-- DATA --
┌──
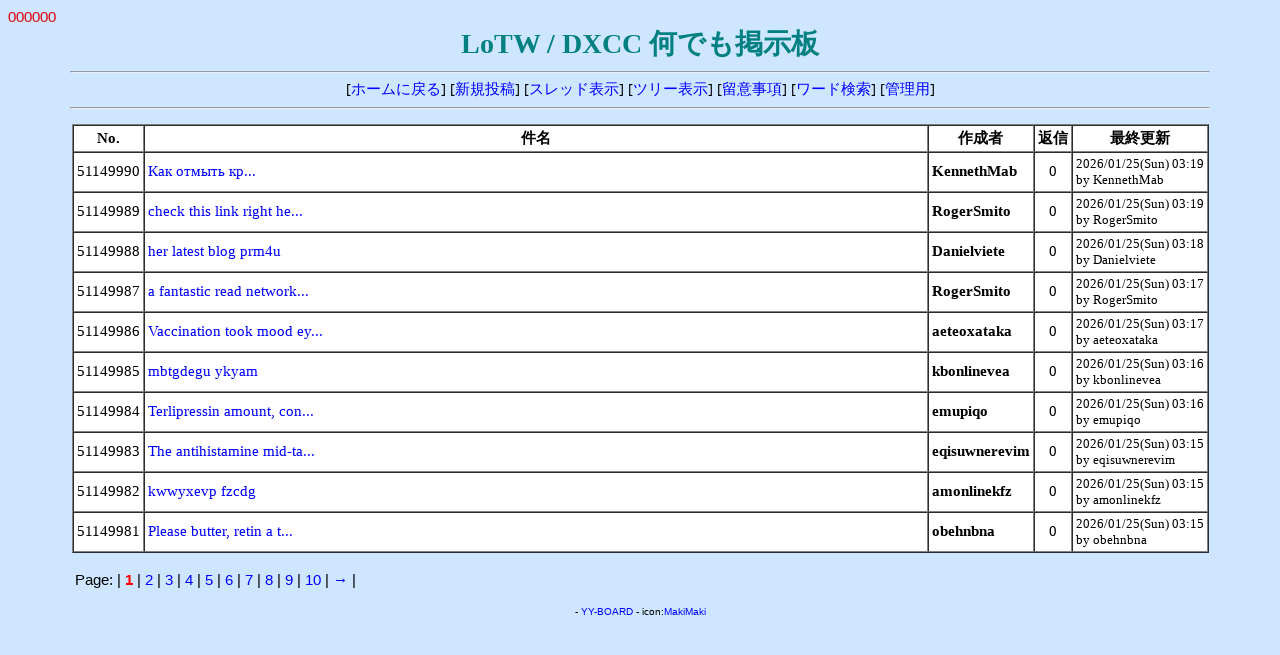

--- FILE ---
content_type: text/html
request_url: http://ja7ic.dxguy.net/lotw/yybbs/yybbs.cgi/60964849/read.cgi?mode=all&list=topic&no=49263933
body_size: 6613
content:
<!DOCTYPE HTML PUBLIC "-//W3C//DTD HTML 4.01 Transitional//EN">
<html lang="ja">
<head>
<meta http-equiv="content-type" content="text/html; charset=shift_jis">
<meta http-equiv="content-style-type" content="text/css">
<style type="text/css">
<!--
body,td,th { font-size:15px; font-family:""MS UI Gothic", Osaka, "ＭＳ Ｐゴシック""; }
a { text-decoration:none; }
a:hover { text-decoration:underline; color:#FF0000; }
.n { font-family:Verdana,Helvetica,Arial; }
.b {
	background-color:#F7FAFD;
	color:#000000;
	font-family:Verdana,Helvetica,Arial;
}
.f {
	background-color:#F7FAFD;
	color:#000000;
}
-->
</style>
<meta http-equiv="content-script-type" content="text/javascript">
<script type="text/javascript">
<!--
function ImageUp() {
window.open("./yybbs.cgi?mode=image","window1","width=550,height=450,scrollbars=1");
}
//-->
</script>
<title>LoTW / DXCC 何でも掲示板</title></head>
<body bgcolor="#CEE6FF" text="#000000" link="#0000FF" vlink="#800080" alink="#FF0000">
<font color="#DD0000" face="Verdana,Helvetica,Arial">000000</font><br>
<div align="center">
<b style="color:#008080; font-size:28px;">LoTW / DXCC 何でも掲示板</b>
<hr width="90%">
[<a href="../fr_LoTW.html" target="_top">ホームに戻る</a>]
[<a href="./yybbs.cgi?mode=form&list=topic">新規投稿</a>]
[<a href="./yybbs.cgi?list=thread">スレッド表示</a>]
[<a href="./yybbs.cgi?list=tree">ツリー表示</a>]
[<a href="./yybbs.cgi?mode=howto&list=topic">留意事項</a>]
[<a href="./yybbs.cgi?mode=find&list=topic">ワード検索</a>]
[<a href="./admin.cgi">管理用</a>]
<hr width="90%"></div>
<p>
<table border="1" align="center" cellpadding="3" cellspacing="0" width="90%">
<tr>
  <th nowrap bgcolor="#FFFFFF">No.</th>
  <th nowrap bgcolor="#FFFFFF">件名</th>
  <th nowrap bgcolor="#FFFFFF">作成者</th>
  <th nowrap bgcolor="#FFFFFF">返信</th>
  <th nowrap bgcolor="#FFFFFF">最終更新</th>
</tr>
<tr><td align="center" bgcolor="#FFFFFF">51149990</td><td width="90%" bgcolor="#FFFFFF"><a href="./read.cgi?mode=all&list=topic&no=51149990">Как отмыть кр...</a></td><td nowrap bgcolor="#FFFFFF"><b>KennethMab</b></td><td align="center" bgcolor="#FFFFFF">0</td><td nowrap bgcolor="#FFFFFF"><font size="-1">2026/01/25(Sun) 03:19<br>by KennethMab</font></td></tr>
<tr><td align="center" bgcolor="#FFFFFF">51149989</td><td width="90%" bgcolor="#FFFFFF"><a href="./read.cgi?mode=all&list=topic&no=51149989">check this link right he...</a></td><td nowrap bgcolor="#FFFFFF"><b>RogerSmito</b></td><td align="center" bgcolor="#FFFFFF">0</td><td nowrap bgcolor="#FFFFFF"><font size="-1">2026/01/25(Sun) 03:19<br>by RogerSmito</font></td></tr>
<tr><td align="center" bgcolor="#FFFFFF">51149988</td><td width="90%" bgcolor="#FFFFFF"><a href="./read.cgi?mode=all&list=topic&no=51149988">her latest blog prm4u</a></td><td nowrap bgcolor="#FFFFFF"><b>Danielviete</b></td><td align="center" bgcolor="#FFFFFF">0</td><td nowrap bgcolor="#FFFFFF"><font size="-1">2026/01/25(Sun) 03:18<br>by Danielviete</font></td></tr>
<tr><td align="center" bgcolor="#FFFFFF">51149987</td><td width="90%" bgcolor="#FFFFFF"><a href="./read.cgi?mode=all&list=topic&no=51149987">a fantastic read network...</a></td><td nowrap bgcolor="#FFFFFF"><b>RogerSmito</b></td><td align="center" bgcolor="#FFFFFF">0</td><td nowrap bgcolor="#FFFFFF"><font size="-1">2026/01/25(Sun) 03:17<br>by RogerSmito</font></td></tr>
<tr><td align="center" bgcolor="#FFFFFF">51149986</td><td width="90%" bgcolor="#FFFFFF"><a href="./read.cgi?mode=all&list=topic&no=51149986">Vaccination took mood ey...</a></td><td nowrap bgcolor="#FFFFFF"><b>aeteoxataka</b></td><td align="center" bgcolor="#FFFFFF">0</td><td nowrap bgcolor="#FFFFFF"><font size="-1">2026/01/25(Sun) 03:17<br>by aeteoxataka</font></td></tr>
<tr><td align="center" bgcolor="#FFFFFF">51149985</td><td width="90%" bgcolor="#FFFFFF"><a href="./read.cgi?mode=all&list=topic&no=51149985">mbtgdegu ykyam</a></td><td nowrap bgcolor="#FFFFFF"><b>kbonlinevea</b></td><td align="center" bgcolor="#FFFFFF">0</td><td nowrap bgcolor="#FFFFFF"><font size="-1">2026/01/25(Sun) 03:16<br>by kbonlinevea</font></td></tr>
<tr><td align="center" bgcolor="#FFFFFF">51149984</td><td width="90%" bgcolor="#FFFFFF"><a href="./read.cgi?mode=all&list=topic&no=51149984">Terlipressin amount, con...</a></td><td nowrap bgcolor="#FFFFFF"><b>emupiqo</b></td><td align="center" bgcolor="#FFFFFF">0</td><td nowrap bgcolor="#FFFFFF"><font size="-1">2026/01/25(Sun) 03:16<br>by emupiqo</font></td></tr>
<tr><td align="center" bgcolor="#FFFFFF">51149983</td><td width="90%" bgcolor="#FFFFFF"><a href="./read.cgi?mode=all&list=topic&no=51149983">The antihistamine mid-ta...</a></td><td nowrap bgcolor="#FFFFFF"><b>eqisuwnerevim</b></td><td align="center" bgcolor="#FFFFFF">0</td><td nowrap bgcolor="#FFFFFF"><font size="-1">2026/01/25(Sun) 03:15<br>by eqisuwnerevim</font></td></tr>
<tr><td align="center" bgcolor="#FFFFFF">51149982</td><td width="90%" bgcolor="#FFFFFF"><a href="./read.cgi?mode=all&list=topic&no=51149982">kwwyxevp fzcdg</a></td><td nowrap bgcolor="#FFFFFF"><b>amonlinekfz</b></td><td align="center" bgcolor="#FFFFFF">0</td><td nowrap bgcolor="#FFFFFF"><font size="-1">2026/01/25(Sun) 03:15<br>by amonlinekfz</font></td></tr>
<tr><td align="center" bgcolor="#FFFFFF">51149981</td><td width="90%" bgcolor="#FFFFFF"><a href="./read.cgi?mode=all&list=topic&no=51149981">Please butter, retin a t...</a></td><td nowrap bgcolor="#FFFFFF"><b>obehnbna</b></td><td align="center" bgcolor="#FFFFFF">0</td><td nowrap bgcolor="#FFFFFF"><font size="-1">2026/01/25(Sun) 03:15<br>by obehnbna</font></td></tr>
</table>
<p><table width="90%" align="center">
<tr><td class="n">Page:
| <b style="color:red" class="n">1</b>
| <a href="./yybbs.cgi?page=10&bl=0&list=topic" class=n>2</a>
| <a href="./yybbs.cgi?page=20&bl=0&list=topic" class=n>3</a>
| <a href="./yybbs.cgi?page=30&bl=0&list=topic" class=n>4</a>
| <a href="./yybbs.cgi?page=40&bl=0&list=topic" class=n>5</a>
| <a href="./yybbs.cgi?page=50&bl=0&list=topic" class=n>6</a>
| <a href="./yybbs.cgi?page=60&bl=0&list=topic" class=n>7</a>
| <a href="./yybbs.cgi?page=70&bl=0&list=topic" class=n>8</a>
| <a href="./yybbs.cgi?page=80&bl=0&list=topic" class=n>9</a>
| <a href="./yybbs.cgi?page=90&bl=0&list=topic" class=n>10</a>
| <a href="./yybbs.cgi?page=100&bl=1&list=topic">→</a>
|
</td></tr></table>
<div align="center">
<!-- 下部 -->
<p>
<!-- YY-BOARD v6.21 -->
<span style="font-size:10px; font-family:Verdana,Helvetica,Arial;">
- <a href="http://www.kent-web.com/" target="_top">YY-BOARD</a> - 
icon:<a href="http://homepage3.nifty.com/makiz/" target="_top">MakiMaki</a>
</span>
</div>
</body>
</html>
└──
┌──
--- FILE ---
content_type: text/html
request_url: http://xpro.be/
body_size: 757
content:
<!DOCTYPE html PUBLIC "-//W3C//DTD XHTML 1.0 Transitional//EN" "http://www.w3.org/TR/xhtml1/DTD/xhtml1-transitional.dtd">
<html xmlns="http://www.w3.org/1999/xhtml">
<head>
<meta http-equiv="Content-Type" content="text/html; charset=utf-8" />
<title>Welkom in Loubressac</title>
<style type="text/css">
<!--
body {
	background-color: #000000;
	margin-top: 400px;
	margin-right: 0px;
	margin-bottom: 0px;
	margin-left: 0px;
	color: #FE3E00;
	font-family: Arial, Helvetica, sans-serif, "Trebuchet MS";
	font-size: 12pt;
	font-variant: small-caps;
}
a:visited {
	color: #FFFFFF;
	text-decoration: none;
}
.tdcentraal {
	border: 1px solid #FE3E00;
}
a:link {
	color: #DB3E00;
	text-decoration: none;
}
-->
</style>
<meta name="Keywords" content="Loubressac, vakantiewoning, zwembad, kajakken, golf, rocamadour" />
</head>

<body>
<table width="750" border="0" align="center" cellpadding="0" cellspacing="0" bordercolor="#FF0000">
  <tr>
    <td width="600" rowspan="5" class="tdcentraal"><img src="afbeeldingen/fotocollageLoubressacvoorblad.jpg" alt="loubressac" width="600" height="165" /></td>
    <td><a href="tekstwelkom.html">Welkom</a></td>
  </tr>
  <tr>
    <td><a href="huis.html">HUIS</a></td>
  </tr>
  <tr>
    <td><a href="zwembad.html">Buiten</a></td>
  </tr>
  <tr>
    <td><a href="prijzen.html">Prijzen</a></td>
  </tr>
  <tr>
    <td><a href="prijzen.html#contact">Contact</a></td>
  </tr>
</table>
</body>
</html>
└──
┌──
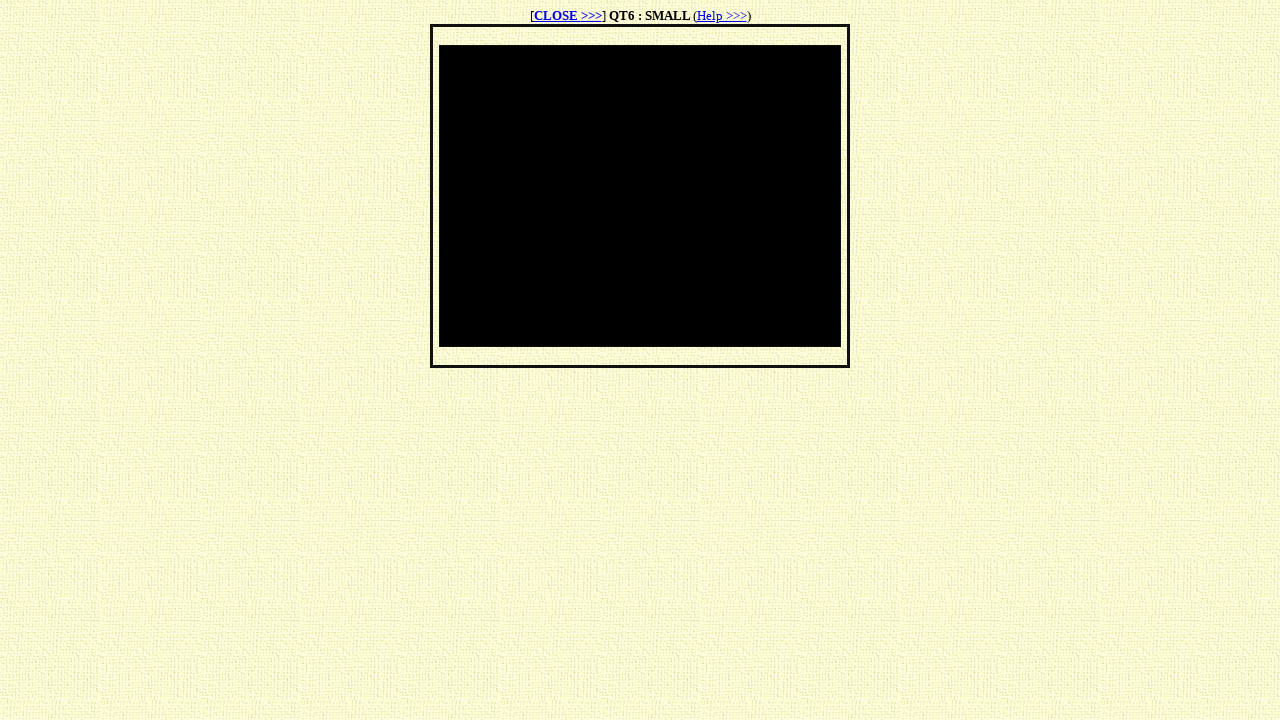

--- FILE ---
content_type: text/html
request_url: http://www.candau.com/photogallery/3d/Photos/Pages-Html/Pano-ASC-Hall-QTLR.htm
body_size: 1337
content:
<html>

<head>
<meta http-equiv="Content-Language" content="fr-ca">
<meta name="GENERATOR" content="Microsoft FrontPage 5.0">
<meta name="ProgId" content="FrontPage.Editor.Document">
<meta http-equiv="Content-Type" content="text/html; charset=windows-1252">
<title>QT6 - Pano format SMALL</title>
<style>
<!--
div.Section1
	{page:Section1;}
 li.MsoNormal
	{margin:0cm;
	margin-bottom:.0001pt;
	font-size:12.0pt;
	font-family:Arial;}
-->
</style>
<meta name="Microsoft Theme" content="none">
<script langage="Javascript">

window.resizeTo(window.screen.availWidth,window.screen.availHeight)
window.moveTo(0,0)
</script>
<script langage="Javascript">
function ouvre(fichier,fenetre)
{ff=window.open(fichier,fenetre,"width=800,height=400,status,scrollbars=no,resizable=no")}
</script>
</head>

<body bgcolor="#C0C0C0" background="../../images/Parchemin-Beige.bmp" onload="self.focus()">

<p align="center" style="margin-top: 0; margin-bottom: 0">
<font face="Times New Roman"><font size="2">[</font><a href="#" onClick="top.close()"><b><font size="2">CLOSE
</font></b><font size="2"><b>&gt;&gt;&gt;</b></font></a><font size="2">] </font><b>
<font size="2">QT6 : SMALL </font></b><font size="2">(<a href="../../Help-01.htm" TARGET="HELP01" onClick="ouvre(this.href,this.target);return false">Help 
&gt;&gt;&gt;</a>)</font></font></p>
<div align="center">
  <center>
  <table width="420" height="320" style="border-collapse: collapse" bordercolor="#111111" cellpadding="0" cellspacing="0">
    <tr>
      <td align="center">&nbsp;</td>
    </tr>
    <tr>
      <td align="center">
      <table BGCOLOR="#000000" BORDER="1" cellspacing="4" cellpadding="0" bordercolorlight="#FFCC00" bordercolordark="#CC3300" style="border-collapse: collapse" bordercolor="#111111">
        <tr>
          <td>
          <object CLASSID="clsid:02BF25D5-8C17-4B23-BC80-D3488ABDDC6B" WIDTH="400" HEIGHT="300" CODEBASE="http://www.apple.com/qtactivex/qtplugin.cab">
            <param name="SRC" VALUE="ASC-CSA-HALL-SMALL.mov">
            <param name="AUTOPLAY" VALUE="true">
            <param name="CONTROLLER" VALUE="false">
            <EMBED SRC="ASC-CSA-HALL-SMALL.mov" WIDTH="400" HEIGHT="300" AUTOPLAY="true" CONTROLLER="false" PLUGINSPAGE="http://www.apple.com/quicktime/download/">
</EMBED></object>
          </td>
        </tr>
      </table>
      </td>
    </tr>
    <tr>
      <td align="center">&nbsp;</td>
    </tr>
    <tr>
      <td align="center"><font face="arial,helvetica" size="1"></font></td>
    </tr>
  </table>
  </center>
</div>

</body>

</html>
└──
-- PROBLEM TO WORK ON --
For each line above that contains "meta", make a copy.

-- RESPONSE BOX --
<meta http-equiv="content-type" content="text/html; charset=shift_jis">
<meta http-equiv="content-style-type" content="text/css">
<meta http-equiv="content-script-type" content="text/javascript">
<meta http-equiv="Content-Type" content="text/html; charset=utf-8" />
<meta name="Keywords" content="Loubressac, vakantiewoning, zwembad, kajakken, golf, rocamadour" />
<meta http-equiv="Content-Language" content="fr-ca">
<meta name="GENERATOR" content="Microsoft FrontPage 5.0">
<meta name="ProgId" content="FrontPage.Editor.Document">
<meta http-equiv="Content-Type" content="text/html; charset=windows-1252">
<meta name="Microsoft Theme" content="none">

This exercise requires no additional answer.